Solution: Depreciation means multiplying by (1 - 0.12) = 0.88 each year
After 3 years: Value = 15000 × (0.88)³
Value = 15000 × 0.681472
Value = $10222.08
Value = $10222 (to nearest dollar)
[3 marks: 1 for using 0.88 or equivalent, 1 for raising to power 3, 1 for correct answer]
Common mistakes and how to avoid them
Mixing units in ratios — Students write 2 kg:500 g as 2:500. Always convert to the same units before simplifying: 2000 g:500 g = 4:1.
Adding ratios incorrectly — When combining 2:3 with 3:5, students might write 5:8. These ratios compare different quantities and cannot be combined without context. If they share a middle term representing the same quantity, scale to make middle terms equal first.
Confusing direct and inverse proportion — More workers complete a job faster (inverse), but more workers need more wages (direct). Check whether quantities increase together or oppositely.
Calculating average speed incorrectly — Taking the mean of two speeds (30 km/h and 40 km/h gives 35 km/h) is wrong. Calculate total distance ÷ total time instead.
Reversing percentage calculations wrongly — After a 20% increase to £60, students calculate £60 - 20% = £48 for the original. The correct method: £60 ÷ 1.20 = £50, because the original was multiplied by 1.20.
Scale factor errors with area and volume — If the linear scale is 1:50, students use 1:50 for areas too. Area scales by (scale factor)² and volume by (scale factor)³. With scale 1:50, areas scale by 1:2500.

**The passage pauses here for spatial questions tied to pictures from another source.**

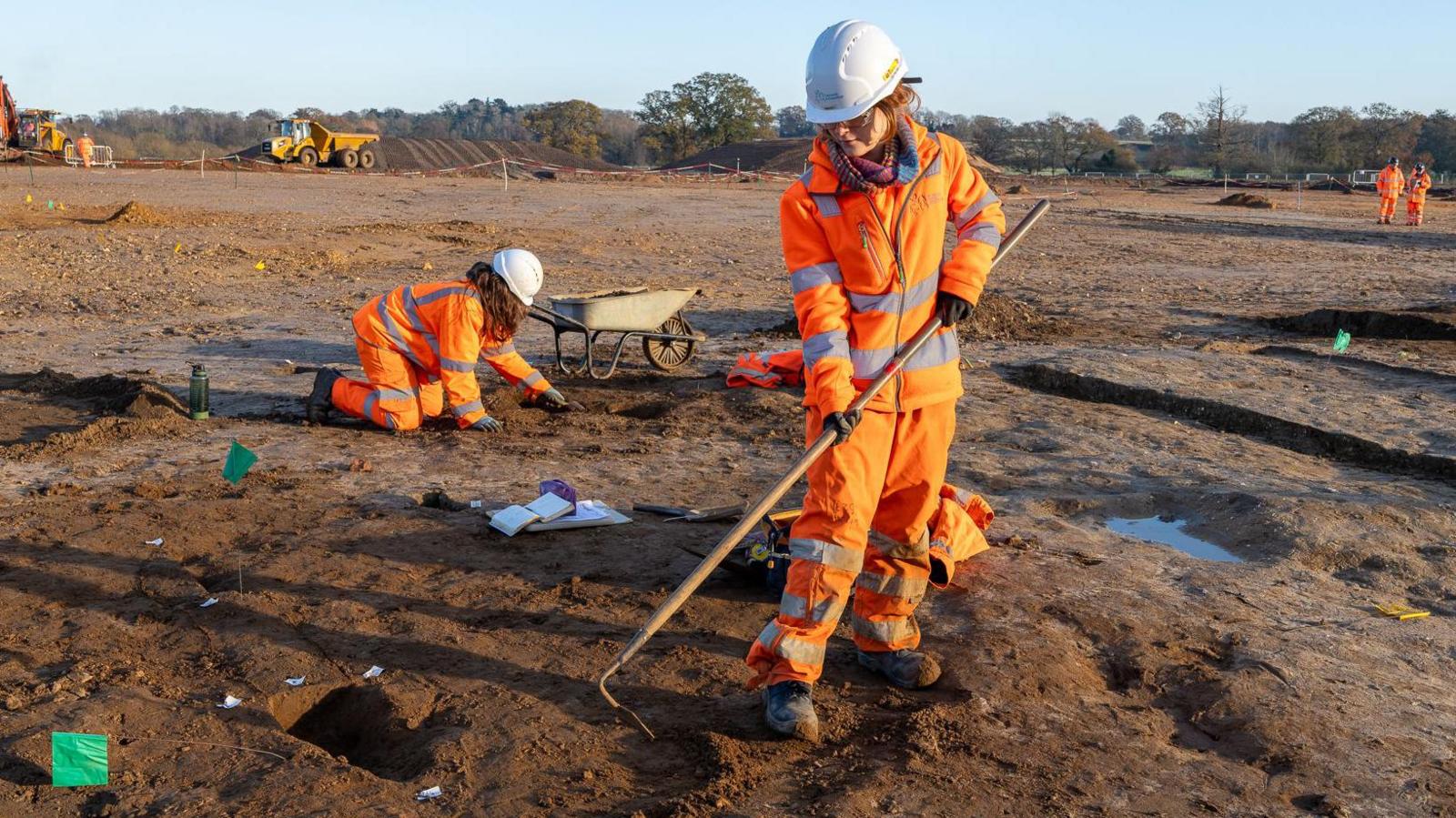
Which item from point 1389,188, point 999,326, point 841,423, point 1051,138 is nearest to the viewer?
point 841,423

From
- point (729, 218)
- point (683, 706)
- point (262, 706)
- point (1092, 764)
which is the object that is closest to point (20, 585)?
point (262, 706)

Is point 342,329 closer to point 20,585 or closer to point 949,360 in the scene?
point 20,585

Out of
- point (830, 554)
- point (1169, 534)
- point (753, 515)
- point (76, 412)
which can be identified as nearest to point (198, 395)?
point (76, 412)

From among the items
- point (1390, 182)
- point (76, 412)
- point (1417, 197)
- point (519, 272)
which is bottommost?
point (76, 412)

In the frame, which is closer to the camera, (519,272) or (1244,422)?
(519,272)

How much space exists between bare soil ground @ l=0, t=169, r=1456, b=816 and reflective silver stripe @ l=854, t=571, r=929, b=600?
32 cm

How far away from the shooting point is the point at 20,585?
16.3 feet

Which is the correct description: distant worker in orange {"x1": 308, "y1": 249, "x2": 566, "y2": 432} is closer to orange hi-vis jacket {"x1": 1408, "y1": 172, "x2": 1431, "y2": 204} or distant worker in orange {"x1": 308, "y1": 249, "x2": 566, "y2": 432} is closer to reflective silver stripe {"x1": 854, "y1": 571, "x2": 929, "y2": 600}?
reflective silver stripe {"x1": 854, "y1": 571, "x2": 929, "y2": 600}

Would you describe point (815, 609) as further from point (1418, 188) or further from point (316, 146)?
point (316, 146)

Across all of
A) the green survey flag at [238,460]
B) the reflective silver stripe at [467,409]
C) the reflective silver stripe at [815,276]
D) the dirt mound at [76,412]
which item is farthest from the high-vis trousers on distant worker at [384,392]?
the reflective silver stripe at [815,276]

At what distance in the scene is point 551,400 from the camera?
8188mm

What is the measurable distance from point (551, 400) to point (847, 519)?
4.66 metres

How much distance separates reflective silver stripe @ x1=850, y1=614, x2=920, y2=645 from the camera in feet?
13.7

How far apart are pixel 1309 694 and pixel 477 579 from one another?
122 inches
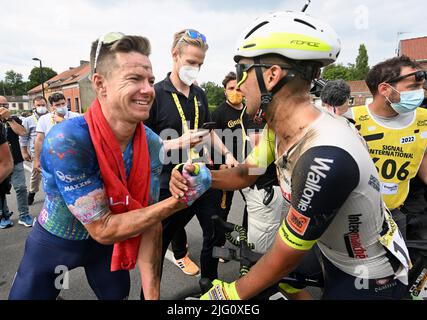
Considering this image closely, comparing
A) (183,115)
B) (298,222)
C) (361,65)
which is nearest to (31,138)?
(183,115)

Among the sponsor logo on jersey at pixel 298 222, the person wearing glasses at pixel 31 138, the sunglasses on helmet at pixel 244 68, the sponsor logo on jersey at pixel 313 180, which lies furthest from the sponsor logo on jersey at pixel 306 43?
the person wearing glasses at pixel 31 138

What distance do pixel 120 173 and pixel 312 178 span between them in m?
1.10

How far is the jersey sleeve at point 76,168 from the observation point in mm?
1483

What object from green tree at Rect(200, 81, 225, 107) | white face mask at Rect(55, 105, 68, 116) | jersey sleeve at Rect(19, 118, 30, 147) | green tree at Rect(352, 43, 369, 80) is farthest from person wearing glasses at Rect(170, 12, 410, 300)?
green tree at Rect(352, 43, 369, 80)

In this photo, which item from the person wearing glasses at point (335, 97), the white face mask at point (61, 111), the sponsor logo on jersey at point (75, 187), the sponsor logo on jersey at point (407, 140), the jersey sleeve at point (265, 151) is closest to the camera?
the sponsor logo on jersey at point (75, 187)

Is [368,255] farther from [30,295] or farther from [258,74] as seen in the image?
[30,295]

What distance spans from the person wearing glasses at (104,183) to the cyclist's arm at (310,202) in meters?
0.63

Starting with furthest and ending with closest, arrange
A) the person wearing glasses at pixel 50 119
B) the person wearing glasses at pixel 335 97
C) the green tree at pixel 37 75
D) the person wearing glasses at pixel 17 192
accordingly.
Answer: the green tree at pixel 37 75, the person wearing glasses at pixel 50 119, the person wearing glasses at pixel 17 192, the person wearing glasses at pixel 335 97

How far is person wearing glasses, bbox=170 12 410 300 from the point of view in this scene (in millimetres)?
1214

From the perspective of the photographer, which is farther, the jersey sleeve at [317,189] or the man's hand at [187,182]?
the man's hand at [187,182]

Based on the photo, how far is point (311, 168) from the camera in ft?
3.92

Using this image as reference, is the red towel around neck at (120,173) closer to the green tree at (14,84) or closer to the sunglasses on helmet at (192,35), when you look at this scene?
the sunglasses on helmet at (192,35)

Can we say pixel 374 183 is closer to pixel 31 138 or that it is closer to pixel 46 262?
pixel 46 262

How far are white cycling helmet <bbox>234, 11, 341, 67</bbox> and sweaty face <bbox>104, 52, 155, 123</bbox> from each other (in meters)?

Exam technique for Ratio, proportion and rates of change
Command words matter: "Express in the form 1:n" requires you to manipulate the ratio so the first part equals 1 by dividing through. "Calculate the ratio" usually accepts simplified whole number form. "Hence" or "Using your answer" signals that previous working connects to the current part.
Show clear working for method marks: Even with incorrect arithmetic, a clear method showing "total parts = 8" or "constant = 240" earns marks. Write the formula explicitly before substituting values, especially for compound measures like density or speed.
Unit conversion awareness: Check units in the question and units required for the answer. Currency, metric-imperial, and time unit conversions appear frequently. Convert at the start or end, never mid-calculation.
Read multi-step problems carefully: Many proportion questions embed several steps. A typical 5-mark question might require: unit conversion, finding a constant of proportionality, applying it to new values, then converting back. Plan before calculating.
Quick revision summary
Simplify ratios by dividing by HCF after converting to matching units. Divide quantities by adding ratio parts to find one share. Direct proportion: y = kx, quantities increase together; inverse proportion: xy = k, one increases as the other decreases. Percentage multipliers: increase by 15% means ×1.15, decrease by 15% means ×0.85. Reverse percentages: divide by the multiplier. Speed = distance/time; density = mass/volume. Map scales with ratio 1:n mean 1 cm represents n cm in reality. Area scales by (scale factor)², volume by (scale factor)³. Always check units match before calculating.